• _Set problem_:
Rewrite the data below so that every occurrence of "detector" becomes "labeling tool", leaving all other text unchanged.

• _Source material_:
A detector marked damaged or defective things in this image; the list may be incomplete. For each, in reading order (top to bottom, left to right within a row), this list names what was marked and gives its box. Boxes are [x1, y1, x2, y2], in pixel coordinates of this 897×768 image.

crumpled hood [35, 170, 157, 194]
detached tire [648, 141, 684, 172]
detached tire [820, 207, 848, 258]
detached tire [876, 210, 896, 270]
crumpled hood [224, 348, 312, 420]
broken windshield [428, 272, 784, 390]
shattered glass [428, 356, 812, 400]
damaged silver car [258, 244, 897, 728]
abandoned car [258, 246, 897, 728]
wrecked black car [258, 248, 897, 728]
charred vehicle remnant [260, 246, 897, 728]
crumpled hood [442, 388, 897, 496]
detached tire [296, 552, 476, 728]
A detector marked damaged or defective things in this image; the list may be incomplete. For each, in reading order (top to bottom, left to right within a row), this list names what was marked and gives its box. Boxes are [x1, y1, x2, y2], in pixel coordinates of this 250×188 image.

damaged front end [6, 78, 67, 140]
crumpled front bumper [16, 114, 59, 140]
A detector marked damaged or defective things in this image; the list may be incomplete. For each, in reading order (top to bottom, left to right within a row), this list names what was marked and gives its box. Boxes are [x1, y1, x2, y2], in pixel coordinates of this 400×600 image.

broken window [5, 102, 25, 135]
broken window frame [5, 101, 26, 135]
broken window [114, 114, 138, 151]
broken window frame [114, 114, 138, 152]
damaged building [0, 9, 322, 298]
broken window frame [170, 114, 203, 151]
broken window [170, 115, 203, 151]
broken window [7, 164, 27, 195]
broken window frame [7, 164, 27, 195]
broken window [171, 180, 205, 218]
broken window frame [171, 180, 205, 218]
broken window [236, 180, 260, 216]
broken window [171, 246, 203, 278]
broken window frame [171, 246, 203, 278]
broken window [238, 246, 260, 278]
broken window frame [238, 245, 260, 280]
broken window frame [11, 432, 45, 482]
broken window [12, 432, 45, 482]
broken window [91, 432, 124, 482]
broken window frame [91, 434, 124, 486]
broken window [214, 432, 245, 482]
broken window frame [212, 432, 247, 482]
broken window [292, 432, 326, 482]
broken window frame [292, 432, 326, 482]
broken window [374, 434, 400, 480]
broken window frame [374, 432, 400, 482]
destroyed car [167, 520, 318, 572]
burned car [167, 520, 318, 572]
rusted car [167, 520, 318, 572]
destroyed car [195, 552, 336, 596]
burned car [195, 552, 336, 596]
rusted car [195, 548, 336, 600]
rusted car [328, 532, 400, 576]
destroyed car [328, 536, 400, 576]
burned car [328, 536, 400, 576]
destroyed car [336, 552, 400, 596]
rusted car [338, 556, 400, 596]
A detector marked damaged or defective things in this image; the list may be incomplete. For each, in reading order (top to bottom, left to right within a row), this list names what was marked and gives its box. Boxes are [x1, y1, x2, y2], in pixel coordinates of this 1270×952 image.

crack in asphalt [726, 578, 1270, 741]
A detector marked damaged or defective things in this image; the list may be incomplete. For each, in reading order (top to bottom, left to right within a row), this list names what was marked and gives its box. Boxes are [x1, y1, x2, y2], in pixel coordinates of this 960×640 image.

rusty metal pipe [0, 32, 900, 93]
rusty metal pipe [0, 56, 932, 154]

• _Solved exercise_:
A labeling tool marked damaged or defective things in this image; the list may be incomplete. For each, in reading order (top to bottom, left to right within a row), this list names what was marked and gives its box. Boxes are [x1, y1, x2, y2], in pixel coordinates of this 897×768 image.

crumpled hood [35, 170, 157, 194]
detached tire [648, 141, 684, 172]
detached tire [820, 207, 848, 258]
detached tire [876, 210, 896, 270]
crumpled hood [224, 348, 312, 420]
broken windshield [428, 272, 784, 390]
shattered glass [428, 356, 812, 400]
damaged silver car [258, 244, 897, 728]
abandoned car [258, 246, 897, 728]
wrecked black car [258, 248, 897, 728]
charred vehicle remnant [260, 246, 897, 728]
crumpled hood [442, 388, 897, 496]
detached tire [296, 552, 476, 728]
A labeling tool marked damaged or defective things in this image; the list may be incomplete. For each, in reading order (top to bottom, left to right within a row), this list names what was marked and gives its box. Boxes are [x1, y1, x2, y2], in pixel coordinates of this 250×188 image.

damaged front end [6, 78, 67, 140]
crumpled front bumper [16, 114, 59, 140]
A labeling tool marked damaged or defective things in this image; the list may be incomplete. For each, in reading order (top to bottom, left to right within a row), this list names what was marked and gives its box. Boxes are [x1, y1, x2, y2], in pixel coordinates of this 400×600 image.

broken window [5, 102, 25, 135]
broken window frame [5, 101, 26, 135]
broken window [114, 114, 138, 151]
broken window frame [114, 114, 138, 152]
damaged building [0, 9, 322, 298]
broken window frame [170, 114, 203, 151]
broken window [170, 115, 203, 151]
broken window [7, 164, 27, 195]
broken window frame [7, 164, 27, 195]
broken window [171, 180, 205, 218]
broken window frame [171, 180, 205, 218]
broken window [236, 180, 260, 216]
broken window [171, 246, 203, 278]
broken window frame [171, 246, 203, 278]
broken window [238, 246, 260, 278]
broken window frame [238, 245, 260, 280]
broken window frame [11, 432, 45, 482]
broken window [12, 432, 45, 482]
broken window [91, 432, 124, 482]
broken window frame [91, 434, 124, 486]
broken window [214, 432, 245, 482]
broken window frame [212, 432, 247, 482]
broken window [292, 432, 326, 482]
broken window frame [292, 432, 326, 482]
broken window [374, 434, 400, 480]
broken window frame [374, 432, 400, 482]
destroyed car [167, 520, 318, 572]
burned car [167, 520, 318, 572]
rusted car [167, 520, 318, 572]
destroyed car [195, 552, 336, 596]
burned car [195, 552, 336, 596]
rusted car [195, 548, 336, 600]
rusted car [328, 532, 400, 576]
destroyed car [328, 536, 400, 576]
burned car [328, 536, 400, 576]
destroyed car [336, 552, 400, 596]
rusted car [338, 556, 400, 596]
A labeling tool marked damaged or defective things in this image; the list may be incomplete. For each, in reading order (top to bottom, left to right within a row), this list names what was marked and gives its box. Boxes are [x1, y1, x2, y2], in pixel coordinates of this 1270×952 image.

crack in asphalt [726, 578, 1270, 741]
A labeling tool marked damaged or defective things in this image; the list may be incomplete. For each, in reading order (top to bottom, left to right within a row), this list names what was marked and gives its box. Boxes are [x1, y1, x2, y2], in pixel coordinates of this 960×640 image.

rusty metal pipe [0, 32, 900, 93]
rusty metal pipe [0, 56, 932, 154]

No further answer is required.